The group discussed why there is a lack of funding opportunities, and provided three possible answers: a lack of understanding the value of research software, a lack of understanding of the need for software maintenance, and the fact that development is seen as higher priority than maintenance?

Short-term actions:

  • Provide a system to match open source maintenance needs and open source programmers (e.g., classified ads), to be funded by URSSI, or URSSI could support proposals for such maintenance work (both morally and by providing guidance to the proposer)

  • Review the landscape of funding opportunities for software maintenance (and gather data about them) and provide a public summary, then keep the summary up-to-date.

  • Gather case studies of successful commercialization of open source projects and encourage the research community to understand and make use of them

  • Provide fellowships for programmers to “do good stuff” related to maintenance

  • Attach money for maintenance to some of the to-be-created awards for good software development, jointly named and funded with other communities, perhaps aligned with the similar action from Challenge 1.

Long-term actions:

  • Advocate for funding agencies to create and fund one or more institutions to perform maintenance, potentially nationally or disciplinary

  • Use software maintenance plans to couple maintenance to development - make it clear that just doing development without maintenance won’t work. Note that this leads to questions about when maintenance should be stopped, and it’s also unclear how long-term maintenance would be supported (since grants are by definition time-limited).

  • Review the scope of maintenance needs by various research disciplines. Determine the order of magnitude is the maintenance backlog for research software

  • Advocate for funding agencies to provide a funding pool for short-term maintenance grants for existing projects.

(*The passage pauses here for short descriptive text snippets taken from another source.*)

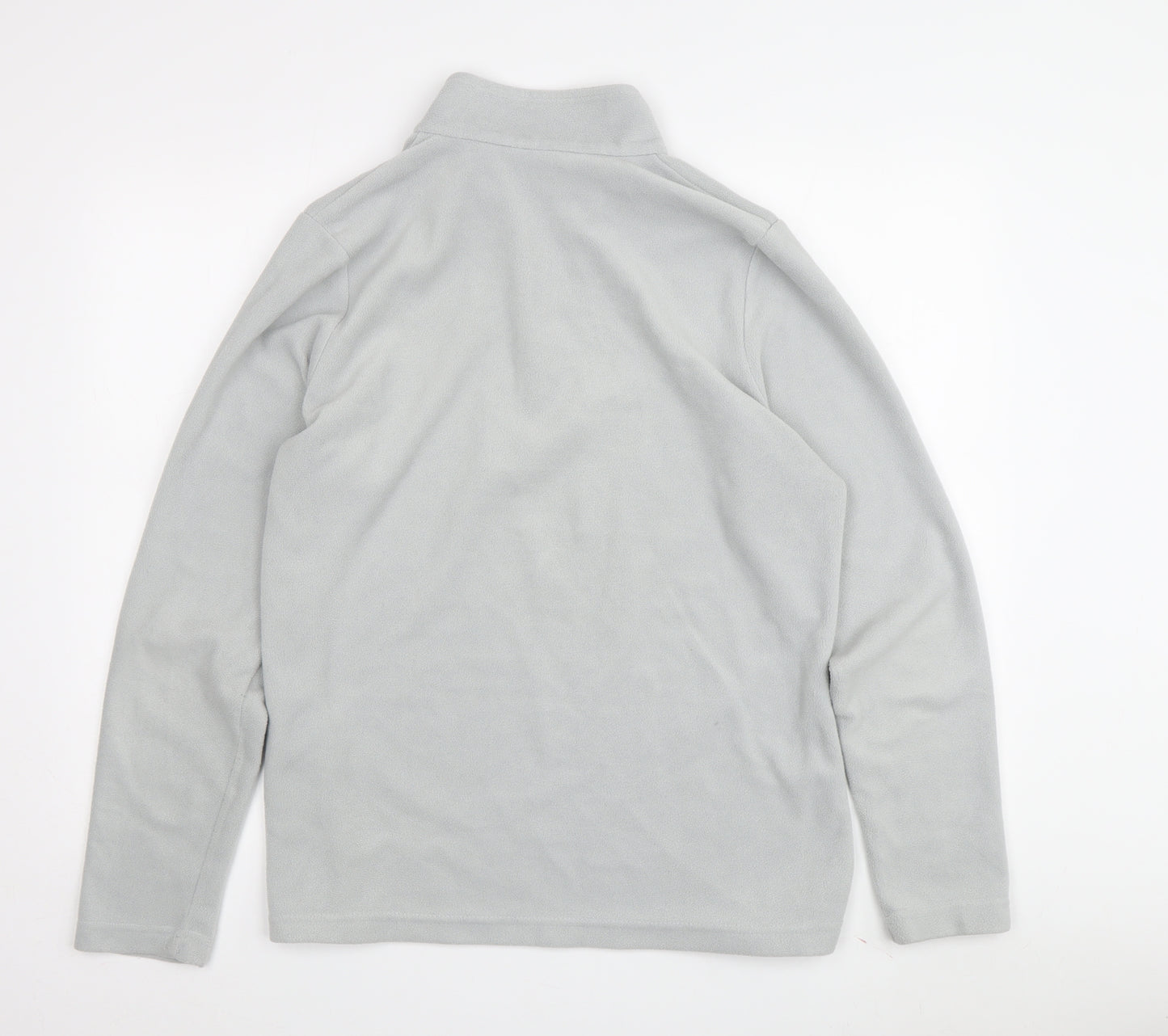 Regatta Women's Grey Pullover Sweatshirt Size 14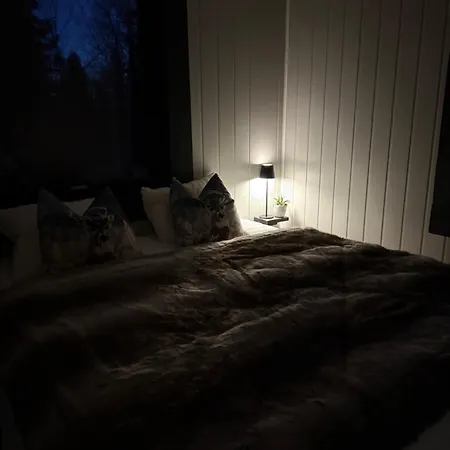 Peace In The Heart Of Nature Holiday home Trysil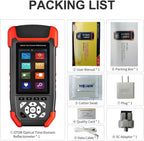 [High Demand - Pre-Order Open] NOYAFA NF-981 OTDR Fiber Tester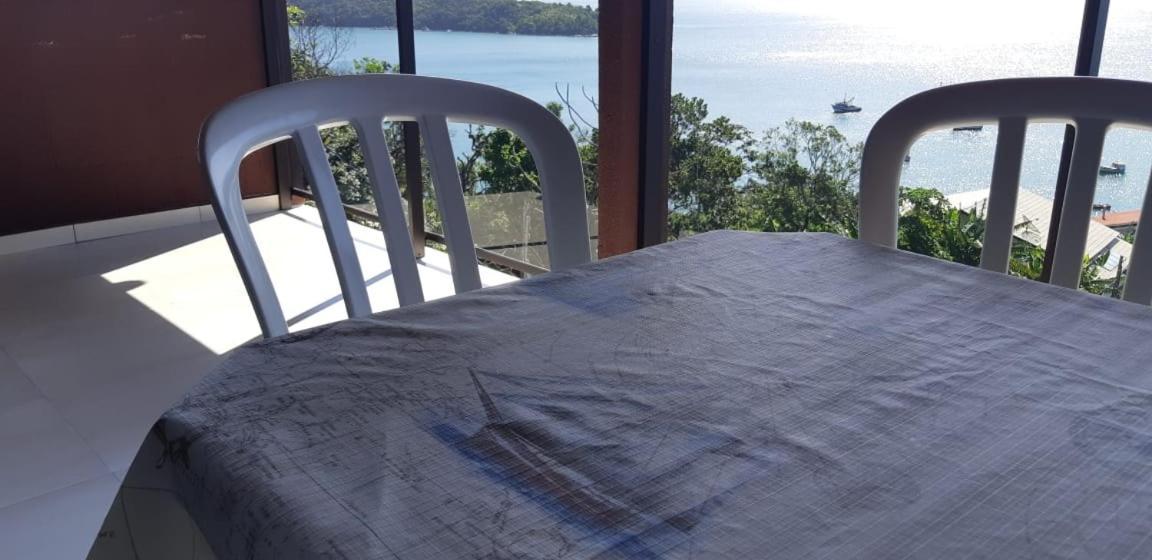 Marques Home 贝卢港 外观 照片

  • Advocate for universities to support maintenance of software developed by their university as part of research impact (or possibly technology transfer).

  • Encourage companies to provide funds and channel these funds into maintaining research software projects, perhaps via a review process with reviewers from both academic software projects and the companies. This could be done jointly with NumFOCUS or a similar organization.

The resources needed for the short-term actions are, in order, 1 FTE, 1 FTE, 0.25 FTE, potentially $10k-20k/fellowship, and $50k for the awards, totaling $550-600k/year.